EXERCISE GOAL:
Could you rewrite the data below, substituting "higher or lower than" for each occurrence of "greater or less than" and leaving everything else unchanged?

━━ DATA SUPPLIED

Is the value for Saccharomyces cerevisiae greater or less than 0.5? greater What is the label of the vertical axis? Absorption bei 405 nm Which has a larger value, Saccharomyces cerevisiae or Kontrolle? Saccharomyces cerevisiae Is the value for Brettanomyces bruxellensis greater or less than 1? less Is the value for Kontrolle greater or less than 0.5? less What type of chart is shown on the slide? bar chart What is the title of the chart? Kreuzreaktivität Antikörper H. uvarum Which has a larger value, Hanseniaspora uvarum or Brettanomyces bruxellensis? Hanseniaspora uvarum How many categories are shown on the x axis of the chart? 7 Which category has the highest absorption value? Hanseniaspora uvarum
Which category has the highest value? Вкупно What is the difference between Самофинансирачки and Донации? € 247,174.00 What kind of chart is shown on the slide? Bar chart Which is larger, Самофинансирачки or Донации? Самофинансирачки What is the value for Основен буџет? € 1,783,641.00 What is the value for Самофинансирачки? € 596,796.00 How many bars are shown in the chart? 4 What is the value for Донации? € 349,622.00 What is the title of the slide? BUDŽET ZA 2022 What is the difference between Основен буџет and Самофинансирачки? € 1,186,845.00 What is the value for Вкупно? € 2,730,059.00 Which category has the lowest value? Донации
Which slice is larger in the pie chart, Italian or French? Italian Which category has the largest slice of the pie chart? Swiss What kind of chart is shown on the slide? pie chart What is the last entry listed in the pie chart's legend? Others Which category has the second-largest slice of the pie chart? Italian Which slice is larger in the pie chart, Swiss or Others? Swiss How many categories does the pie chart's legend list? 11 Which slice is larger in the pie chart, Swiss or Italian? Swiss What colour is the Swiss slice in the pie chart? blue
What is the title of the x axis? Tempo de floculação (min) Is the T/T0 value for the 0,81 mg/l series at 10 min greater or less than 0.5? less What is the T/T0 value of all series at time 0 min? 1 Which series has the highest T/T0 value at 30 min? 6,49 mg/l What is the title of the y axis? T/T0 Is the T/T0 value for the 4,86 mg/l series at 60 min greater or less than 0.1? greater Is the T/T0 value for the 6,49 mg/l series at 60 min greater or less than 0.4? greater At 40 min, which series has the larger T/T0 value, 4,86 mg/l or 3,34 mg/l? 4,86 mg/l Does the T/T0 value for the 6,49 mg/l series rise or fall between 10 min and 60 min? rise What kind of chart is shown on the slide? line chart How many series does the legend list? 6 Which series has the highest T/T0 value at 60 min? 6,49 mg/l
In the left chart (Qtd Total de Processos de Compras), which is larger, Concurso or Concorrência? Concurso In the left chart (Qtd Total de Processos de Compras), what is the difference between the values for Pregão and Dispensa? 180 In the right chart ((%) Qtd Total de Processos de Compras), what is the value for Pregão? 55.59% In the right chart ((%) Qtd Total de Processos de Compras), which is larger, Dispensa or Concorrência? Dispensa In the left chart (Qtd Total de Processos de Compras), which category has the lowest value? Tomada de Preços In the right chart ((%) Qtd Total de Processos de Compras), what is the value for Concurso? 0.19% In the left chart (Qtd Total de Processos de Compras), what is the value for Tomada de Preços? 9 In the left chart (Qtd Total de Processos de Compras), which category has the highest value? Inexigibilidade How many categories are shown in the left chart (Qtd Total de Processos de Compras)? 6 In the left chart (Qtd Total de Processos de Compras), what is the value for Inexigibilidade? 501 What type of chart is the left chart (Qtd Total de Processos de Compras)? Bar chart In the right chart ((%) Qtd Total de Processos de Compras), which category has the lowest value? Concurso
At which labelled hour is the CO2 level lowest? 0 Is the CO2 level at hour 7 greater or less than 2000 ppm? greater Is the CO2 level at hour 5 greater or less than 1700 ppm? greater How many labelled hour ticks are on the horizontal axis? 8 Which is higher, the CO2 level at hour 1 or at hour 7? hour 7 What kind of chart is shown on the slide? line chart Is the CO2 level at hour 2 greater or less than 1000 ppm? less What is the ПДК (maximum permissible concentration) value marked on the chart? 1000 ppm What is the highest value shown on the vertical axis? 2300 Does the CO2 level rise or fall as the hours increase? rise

━━━━

RESPONSE AREA:
Is the value for Saccharomyces cerevisiae higher or lower than 0.5? greater What is the label of the vertical axis? Absorption bei 405 nm Which has a larger value, Saccharomyces cerevisiae or Kontrolle? Saccharomyces cerevisiae Is the value for Brettanomyces bruxellensis higher or lower than 1? less Is the value for Kontrolle higher or lower than 0.5? less What type of chart is shown on the slide? bar chart What is the title of the chart? Kreuzreaktivität Antikörper H. uvarum Which has a larger value, Hanseniaspora uvarum or Brettanomyces bruxellensis? Hanseniaspora uvarum How many categories are shown on the x axis of the chart? 7 Which category has the highest absorption value? Hanseniaspora uvarum
Which category has the highest value? Вкупно What is the difference between Самофинансирачки and Донации? € 247,174.00 What kind of chart is shown on the slide? Bar chart Which is larger, Самофинансирачки or Донации? Самофинансирачки What is the value for Основен буџет? € 1,783,641.00 What is the value for Самофинансирачки? € 596,796.00 How many bars are shown in the chart? 4 What is the value for Донации? € 349,622.00 What is the title of the slide? BUDŽET ZA 2022 What is the difference between Основен буџет and Самофинансирачки? € 1,186,845.00 What is the value for Вкупно? € 2,730,059.00 Which category has the lowest value? Донации
Which slice is larger in the pie chart, Italian or French? Italian Which category has the largest slice of the pie chart? Swiss What kind of chart is shown on the slide? pie chart What is the last entry listed in the pie chart's legend? Others Which category has the second-largest slice of the pie chart? Italian Which slice is larger in the pie chart, Swiss or Others? Swiss How many categories does the pie chart's legend list? 11 Which slice is larger in the pie chart, Swiss or Italian? Swiss What colour is the Swiss slice in the pie chart? blue
What is the title of the x axis? Tempo de floculação (min) Is the T/T0 value for the 0,81 mg/l series at 10 min higher or lower than 0.5? less What is the T/T0 value of all series at time 0 min? 1 Which series has the highest T/T0 value at 30 min? 6,49 mg/l What is the title of the y axis? T/T0 Is the T/T0 value for the 4,86 mg/l series at 60 min higher or lower than 0.1? greater Is the T/T0 value for the 6,49 mg/l series at 60 min higher or lower than 0.4? greater At 40 min, which series has the larger T/T0 value, 4,86 mg/l or 3,34 mg/l? 4,86 mg/l Does the T/T0 value for the 6,49 mg/l series rise or fall between 10 min and 60 min? rise What kind of chart is shown on the slide? line chart How many series does the legend list? 6 Which series has the highest T/T0 value at 60 min? 6,49 mg/l
In the left chart (Qtd Total de Processos de Compras), which is larger, Concurso or Concorrência? Concurso In the left chart (Qtd Total de Processos de Compras), what is the difference between the values for Pregão and Dispensa? 180 In the right chart ((%) Qtd Total de Processos de Compras), what is the value for Pregão? 55.59% In the right chart ((%) Qtd Total de Processos de Compras), which is larger, Dispensa or Concorrência? Dispensa In the left chart (Qtd Total de Processos de Compras), which category has the lowest value? Tomada de Preços In the right chart ((%) Qtd Total de Processos de Compras), what is the value for Concurso? 0.19% In the left chart (Qtd Total de Processos de Compras), what is the value for Tomada de Preços? 9 In the left chart (Qtd Total de Processos de Compras), which category has the highest value? Inexigibilidade How many categories are shown in the left chart (Qtd Total de Processos de Compras)? 6 In the left chart (Qtd Total de Processos de Compras), what is the value for Inexigibilidade? 501 What type of chart is the left chart (Qtd Total de Processos de Compras)? Bar chart In the right chart ((%) Qtd Total de Processos de Compras), which category has the lowest value? Concurso
At which labelled hour is the CO2 level lowest? 0 Is the CO2 level at hour 7 higher or lower than 2000 ppm? greater Is the CO2 level at hour 5 higher or lower than 1700 ppm? greater How many labelled hour ticks are on the horizontal axis? 8 Which is higher, the CO2 level at hour 1 or at hour 7? hour 7 What kind of chart is shown on the slide? line chart Is the CO2 level at hour 2 higher or lower than 1000 ppm? less What is the ПДК (maximum permissible concentration) value marked on the chart? 1000 ppm What is the highest value shown on the vertical axis? 2300 Does the CO2 level rise or fall as the hours increase? rise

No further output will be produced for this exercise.